As principais diferenças entre os eletrodos de Agulhas Monopolar e Concêntrica:

 

  • A área de captação: a área de captação da agulha monopolar é representada por sua ponta inteira, de aproximadamente 0,34 milímetros, enquanto na concêntrica a área de gravação fica restrita a face plana do núcleo, que tem em torno de 0,07 milímetros.

 

  • Tamanho dos potenciais de ação: a Agulha Monopolar registra os potenciais de ação de unidade motora, que acontecem entre o eletrodo ativo e o eletrodo de referência de no mínimo 1cm². Portanto, capta a atividade de um grupo maior de fibras musculares, quando comparado com a captação do eletrodo concêntrico; onde o eletrodo ativo e de referência são de pequenos tamanho e encontram-se próximos um do outro.

 

  • Ângulo de gravação: o eletrodo de agulha monopolar capta em ângulo de 360 graus a partir da ponta do eletrodo; ou seja, grava a atividades em todas as direções a partir da ponta. Já o eletrodo concêntrico, registra em ângulo de aproximadamente de 180 graus.

 

  • Particularidades: as razões anteriormente comentadas mostram que o eletrodo monopolar amplia a área de captação e é mais sensível para registrar os fenômenos eletromiográficos. Os eletrodos concêntricos, são mais específicos nas análises dos potenciais registrados.

 

  • Sensibilidade: um outro fator não menos importante, é a melhor tolerância à dor por parte do paciente, no caso do uso dos eletrodos monopolares quando comparados aos eletrodos concêntricos.

 

  • Qualidade: e por último, uma consideração final em relação ao tema relacionado à qualidade dos materiais e a tecnologia aplicada na fabricação dos eletrodos, que são fatores determinantes no registro eletromiográfico. A comparação é válida apenas, obviamente, em eletrodos de qualidades similares, sejam agulhas monopolar ou concêntrica.

Conclusão:

Tanto a Agulha Monopolar quanto a Agulha Concêntrica apresentam características distintas, com vantagens e desvantagens a depender do objetivo do procedimento.

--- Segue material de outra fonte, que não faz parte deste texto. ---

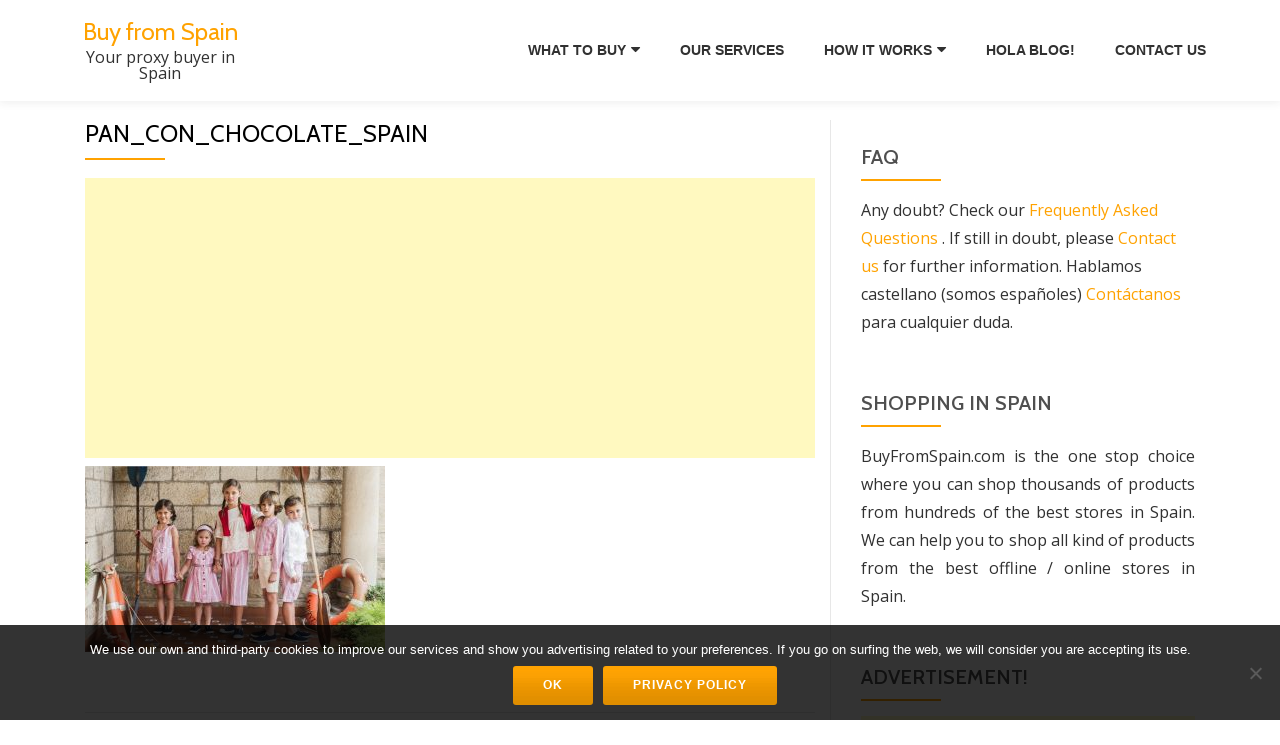

--- FILE ---
content_type: text/html; charset=utf-8
request_url: https://www.google.com/recaptcha/api2/aframe
body_size: 268
content:
<!DOCTYPE HTML><html><head><meta http-equiv="content-type" content="text/html; charset=UTF-8"></head><body><script nonce="-vTsIZy-_XFrVu98QA7otA">/** Anti-fraud and anti-abuse applications only. See google.com/recaptcha */ try{var clients={'sodar':'https://pagead2.googlesyndication.com/pagead/sodar?'};window.addEventListener("message",function(a){try{if(a.source===window.parent){var b=JSON.parse(a.data);var c=clients[b['id']];if(c){var d=document.createElement('img');d.src=c+b['params']+'&rc='+(localStorage.getItem("rc::a")?sessionStorage.getItem("rc::b"):"");window.document.body.appendChild(d);sessionStorage.setItem("rc::e",parseInt(sessionStorage.getItem("rc::e")||0)+1);localStorage.setItem("rc::h",'1764271650305');}}}catch(b){}});window.parent.postMessage("_grecaptcha_ready", "*");}catch(b){}</script></body></html>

Porém, vale ressaltar que a escolha do eletrodo parece estar relacionado principalmente ao treinamento e à preferência pessoal dos profissionais envolvidos; uma vez que são estes que deverão explorar os potenciais e minimizar as limitações de cada uma das agulhas, para assim alcançar o resultado desejado naquele determinado procedimento.